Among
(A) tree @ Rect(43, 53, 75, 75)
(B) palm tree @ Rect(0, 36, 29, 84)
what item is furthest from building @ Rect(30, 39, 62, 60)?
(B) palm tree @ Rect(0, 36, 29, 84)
※
# PROBLEM STATEMENT
Reproduce each of the records above verbatim, preserving every line in its original order.

# REPLY
Among
(A) tree @ Rect(43, 53, 75, 75)
(B) palm tree @ Rect(0, 36, 29, 84)
what item is furthest from building @ Rect(30, 39, 62, 60)?
(B) palm tree @ Rect(0, 36, 29, 84)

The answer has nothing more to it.